#### JOB
Pull out everything in the material from the line containing "Property photo of" down to the line containing "Park Tool CT-3.2 Chain Tool", both included, and copy those lines without any changes.

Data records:
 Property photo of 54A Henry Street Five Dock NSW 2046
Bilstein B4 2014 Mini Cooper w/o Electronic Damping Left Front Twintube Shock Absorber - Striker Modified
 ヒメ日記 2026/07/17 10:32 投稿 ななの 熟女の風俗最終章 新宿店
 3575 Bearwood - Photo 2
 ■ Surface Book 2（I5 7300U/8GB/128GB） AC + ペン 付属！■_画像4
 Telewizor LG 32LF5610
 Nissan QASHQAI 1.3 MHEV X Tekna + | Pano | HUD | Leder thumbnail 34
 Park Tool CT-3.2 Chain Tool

--

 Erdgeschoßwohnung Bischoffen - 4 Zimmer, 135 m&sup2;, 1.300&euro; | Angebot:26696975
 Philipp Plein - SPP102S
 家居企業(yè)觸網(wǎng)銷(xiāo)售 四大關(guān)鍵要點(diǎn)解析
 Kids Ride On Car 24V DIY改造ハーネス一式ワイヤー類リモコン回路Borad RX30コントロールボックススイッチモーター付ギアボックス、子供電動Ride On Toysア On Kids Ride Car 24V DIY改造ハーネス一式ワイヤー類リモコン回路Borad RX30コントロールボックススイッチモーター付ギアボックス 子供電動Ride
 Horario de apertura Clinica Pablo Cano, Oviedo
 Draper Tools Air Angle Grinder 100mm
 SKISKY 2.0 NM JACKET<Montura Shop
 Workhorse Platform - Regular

#### EXERCISE ANSWER
 Property photo of 54A Henry Street Five Dock NSW 2046
Bilstein B4 2014 Mini Cooper w/o Electronic Damping Left Front Twintube Shock Absorber - Striker Modified
 ヒメ日記 2026/07/17 10:32 投稿 ななの 熟女の風俗最終章 新宿店
 3575 Bearwood - Photo 2
 ■ Surface Book 2（I5 7300U/8GB/128GB） AC + ペン 付属！■_画像4
 Telewizor LG 32LF5610
 Nissan QASHQAI 1.3 MHEV X Tekna + | Pano | HUD | Leder thumbnail 34
 Park Tool CT-3.2 Chain Tool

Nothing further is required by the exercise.